▸ **TEXT SHOWN**
********

# Honda 3000 generator eco mode issues



## airfixer (Jun 30, 2019)

Good afternoon,

A friend borrowed by generator and I believe it got turned upside down. It still runs fine in regular mode. It will run one hour in eco mode and then shut off. Does anyone have any experience or insight on why it would be shutting down? I have never had issues with the generator until now.


----------



## RedOctobyr (Aug 8, 2018)

When it dies in Eco mode, how does it stall? Suddenly, like you turned off the Run switch? Does it start to smoke, like it's running rich? Does it start to sputter, like running out of gas?

Nothing comes up mind that would relate to the unit being turned upside down.


----------



## Predator (Sep 19, 2017)

Also, some have an electronic stepper motor governor and some use a mechanical governor. Do you know which yours has?

If it runs fine in regular mode, that probably rules out fuel flow issues. (As far as a restriction)
Except...in regular mode it runs on the Main Jet and in ECO mode it can fluctuate between the Pilot jet and transfer ports and Main jet.

Try this....
Run it in ECO mode until it shuts off. Pull the spark plug. Is it wet? Oily?
Possibly the roll over whacked the float level out of adjustment and when it runs in ECO mode it slowly floods the motor with too much fuel. whereas in Regular mode there is enough airflow and heat to compensate

If nothing there....

Unplug the oil sensor (after making sure you have the correct amount of oil in it) and see if it still shuts off.
Lastly and most importantly.....never loan out your tools. They ALWAYS come back broken ;-)

.
.
.


----------

********

▸ **RECORDED DATA**

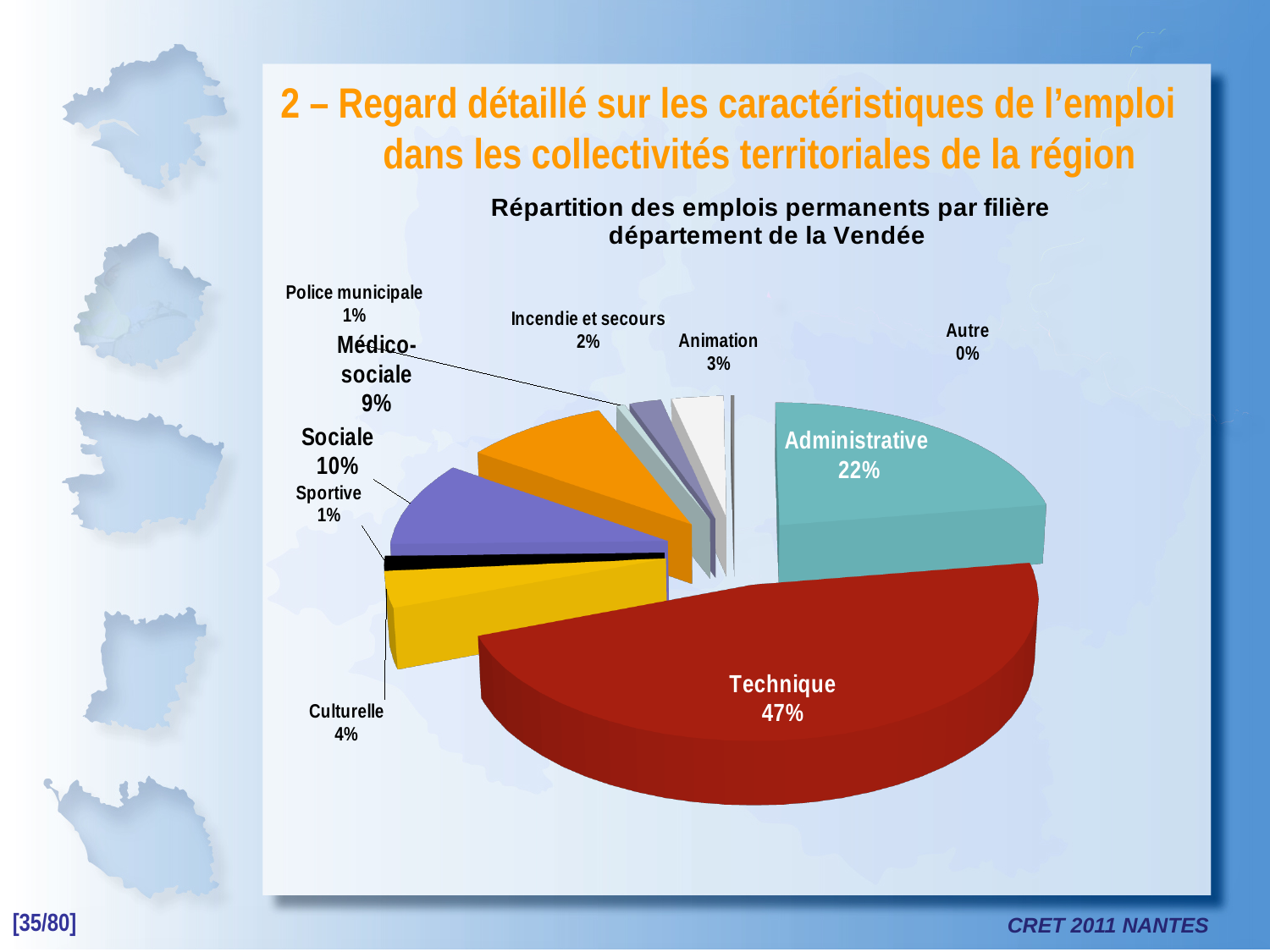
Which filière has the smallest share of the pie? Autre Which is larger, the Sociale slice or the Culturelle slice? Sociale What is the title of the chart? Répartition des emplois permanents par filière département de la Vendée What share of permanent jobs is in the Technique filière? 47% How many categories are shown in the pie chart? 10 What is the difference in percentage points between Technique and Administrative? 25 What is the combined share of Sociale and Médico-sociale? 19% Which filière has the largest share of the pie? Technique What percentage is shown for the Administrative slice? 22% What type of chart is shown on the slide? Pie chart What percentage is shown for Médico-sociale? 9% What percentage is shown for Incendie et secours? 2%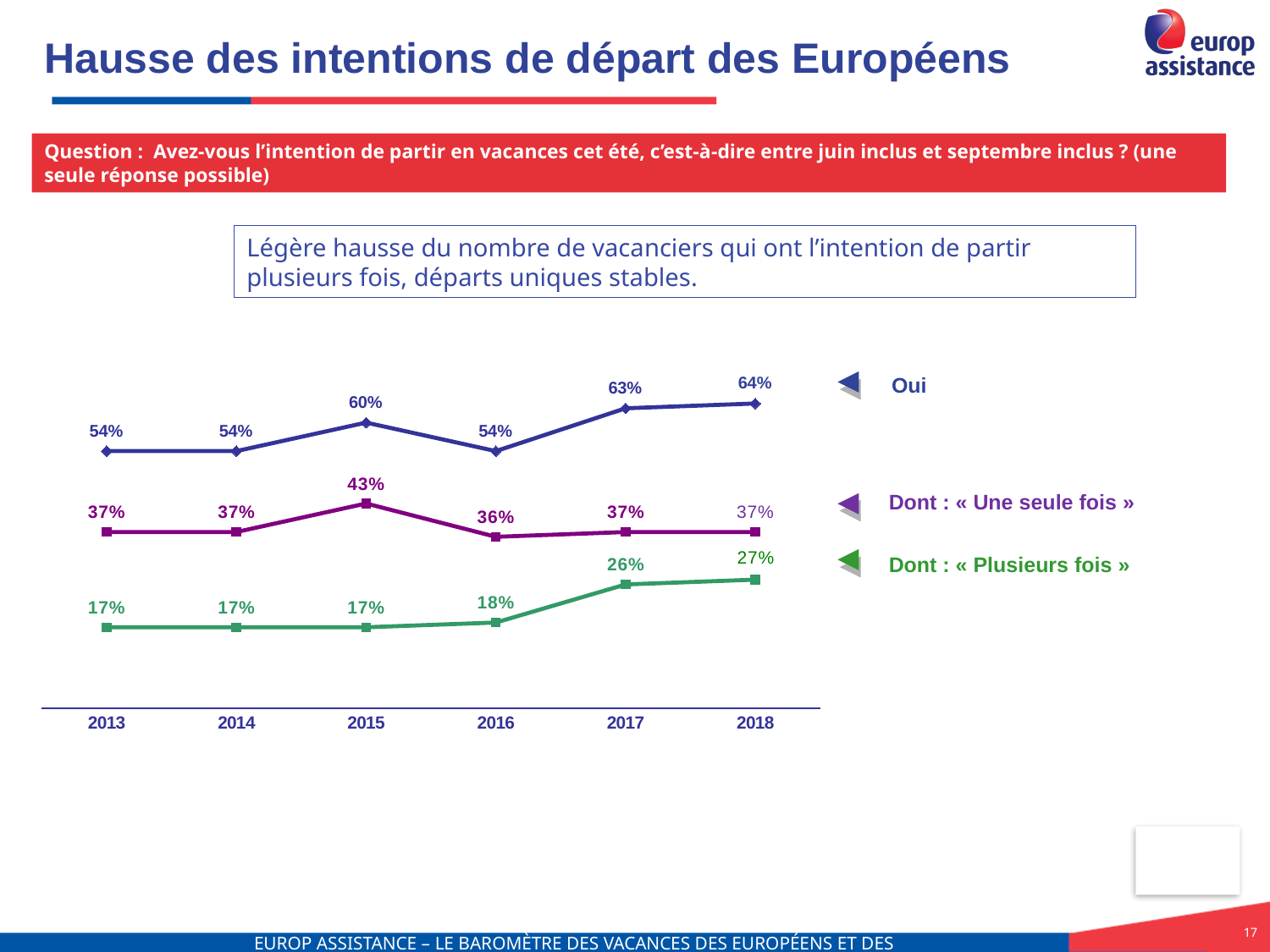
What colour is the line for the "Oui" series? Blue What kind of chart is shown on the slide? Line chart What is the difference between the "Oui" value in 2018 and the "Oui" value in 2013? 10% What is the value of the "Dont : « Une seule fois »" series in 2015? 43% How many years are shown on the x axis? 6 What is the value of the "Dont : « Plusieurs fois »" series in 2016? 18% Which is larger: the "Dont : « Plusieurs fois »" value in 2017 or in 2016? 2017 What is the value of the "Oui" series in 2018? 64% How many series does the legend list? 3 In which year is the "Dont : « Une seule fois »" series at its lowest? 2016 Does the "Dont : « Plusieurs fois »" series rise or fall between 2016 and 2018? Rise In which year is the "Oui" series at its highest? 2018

********

Answer these questions from the generator thread:
1. How long does the generator run in eco mode before it shuts off?
2. Which jet does the generator run on in regular mode?
3. What should be confirmed before unplugging the oil sensor?
Rely only on the generator thread for what follows, not on the data.

1. One hour.
2. The Main Jet.
3. That the generator has the correct amount of oil in it.